Me fui a España y estuve ahí como seis o siete meses, después me fui a Alemania, a Holanda, Italia, volví a Sudamérica, Chile, Argentina. Pasaba unos meses acá y después me iba allá al verano, seguía al sol. Después de unos dos o tres años en Europa, me empezaron a conocer más, me llevaron a Singapur, a Tailandia, a Japón y empecé a viajar más por Asia.

—¿Hay alguna diferencia entre el público chileno y el europeo?
—Hay países y países, todos reaccionan distinto. Por ejemplo, los nórdicos son más reservados, tienen un tipo de humor más de tratar de entenderte y después reírse. Los latinos somo más de reírnos y después entendemos por qué nos reímos. Y, por ejemplo, los asiáticos son más de sorprenderse.

—¿El show que vas a hacer el domingo cómo es? ¿Cuál es la diferencia con verte en la Plaza de Armas?
—Ya no es una improvisación pura, es hacer algo más estructurado, ya tengo una pauta. Estoy llegando a públicos más masivos en los cuales el espectáculo de calle, jugar aquí jugar allá, se hizo chico. Necesito cambiar mi formato a un escenario y tirar un espectáculo más estructurado.

—¿Es la primera vez que haces eso?
—Solo, sí. Vengo trabajando hace ya varios años haciendo números de ocho minutos en cabaret, circo, festivales. He estado dirigiendo harto los últimos años en Barcelona, creando cosas en grupo y estoy haciendo acrobacia de dúo, varias cosas. Lo que estoy tratando de hacer ahora es dar el paso de actor. Las herramientas están, sólo tengo que empezar a tener el ritmo del escenario, del espectáculo de teatro y sorprender también, porque tanta calle me ha entregado algunas cositas. Las obras son más estructuradas y esto rompe un poco el esquema, rompe la cuarta pared y eso es lo que quiero, sorprender con otra estructura dentro de una sala de teatro.

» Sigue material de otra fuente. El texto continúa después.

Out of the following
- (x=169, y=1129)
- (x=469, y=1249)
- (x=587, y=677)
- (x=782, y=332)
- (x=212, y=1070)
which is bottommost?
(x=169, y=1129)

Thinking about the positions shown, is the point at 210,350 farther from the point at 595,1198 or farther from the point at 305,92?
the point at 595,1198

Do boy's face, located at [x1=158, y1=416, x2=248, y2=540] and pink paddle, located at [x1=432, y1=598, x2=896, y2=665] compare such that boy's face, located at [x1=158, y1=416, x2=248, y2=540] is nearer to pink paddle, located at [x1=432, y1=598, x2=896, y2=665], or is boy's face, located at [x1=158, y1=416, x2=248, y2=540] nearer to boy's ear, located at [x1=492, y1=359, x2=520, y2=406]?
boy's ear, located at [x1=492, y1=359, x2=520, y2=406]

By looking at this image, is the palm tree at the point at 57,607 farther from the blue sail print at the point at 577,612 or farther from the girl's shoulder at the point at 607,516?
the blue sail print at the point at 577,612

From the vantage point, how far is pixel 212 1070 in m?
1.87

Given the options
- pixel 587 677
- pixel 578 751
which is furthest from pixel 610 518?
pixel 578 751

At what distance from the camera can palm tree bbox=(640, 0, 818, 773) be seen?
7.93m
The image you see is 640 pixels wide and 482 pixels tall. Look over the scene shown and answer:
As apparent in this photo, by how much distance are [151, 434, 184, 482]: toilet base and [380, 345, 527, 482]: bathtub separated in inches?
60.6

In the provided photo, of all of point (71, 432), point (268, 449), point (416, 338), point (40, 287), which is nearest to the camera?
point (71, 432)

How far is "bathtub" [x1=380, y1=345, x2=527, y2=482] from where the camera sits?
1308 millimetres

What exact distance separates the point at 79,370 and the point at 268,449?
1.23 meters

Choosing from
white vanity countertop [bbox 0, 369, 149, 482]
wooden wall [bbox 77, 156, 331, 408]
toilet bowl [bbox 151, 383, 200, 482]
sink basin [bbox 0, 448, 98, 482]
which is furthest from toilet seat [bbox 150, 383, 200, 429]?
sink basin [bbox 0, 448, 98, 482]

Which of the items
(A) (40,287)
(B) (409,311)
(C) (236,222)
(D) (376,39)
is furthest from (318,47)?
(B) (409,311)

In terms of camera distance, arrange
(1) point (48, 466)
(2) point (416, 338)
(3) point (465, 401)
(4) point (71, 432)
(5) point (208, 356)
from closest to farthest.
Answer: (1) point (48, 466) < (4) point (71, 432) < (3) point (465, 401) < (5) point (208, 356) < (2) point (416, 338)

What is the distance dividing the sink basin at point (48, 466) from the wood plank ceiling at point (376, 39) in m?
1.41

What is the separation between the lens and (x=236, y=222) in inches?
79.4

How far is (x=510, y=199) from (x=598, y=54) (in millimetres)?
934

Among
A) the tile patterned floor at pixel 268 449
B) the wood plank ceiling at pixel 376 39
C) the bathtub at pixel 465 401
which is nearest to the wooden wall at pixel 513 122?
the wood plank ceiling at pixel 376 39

—¿Este show lo vas a llevar a otros lugares?
—Sí, tengo que coordinarlo porque soy autodidacta y autogestiono mis formatos, entonces ya tengo cómo hacer una gira a México, en Colombia y en Costa Rica. Tengo contactos, me conocen y en los festivales europeos también me conocen un montón.

—¿Cuál es el sueño máximo que te gustaría realizar haciendo lo que haces?
—Quiero llegar a todo el mundo y el proyecto que tengo ahora es ir a África en un viaje en bicicleta, hacer un proyecto social, es como mi nuevo proyecto social. Con el mismo personaje, es con lo que puedo jugar.

—¿Cómo creaste el personaje?
—Viajando y en la calle. La calle fue la mejor universidad y mi escuela de aprendizaje.

—Hay gente que no le gustan los mimos o que los encuentran muy molestosos.
—Yo creo que yo estoy siendo el encargado de limpiar ese karma que han dejado los malditos mimos, los malditos bufones, porque a mi personaje por lo menos no le llegan muchas críticas, de hecho como que me agradecen un montón el estilo de juego que tengo, que no es molestar a la gente, que es más un juego con respeto. Pero claro, los malditos mimos me han hecho un mal karma. Me preguntan ahora hasta por los okupa de La Serena, que qué opino yo. Qué tengo que ver yo.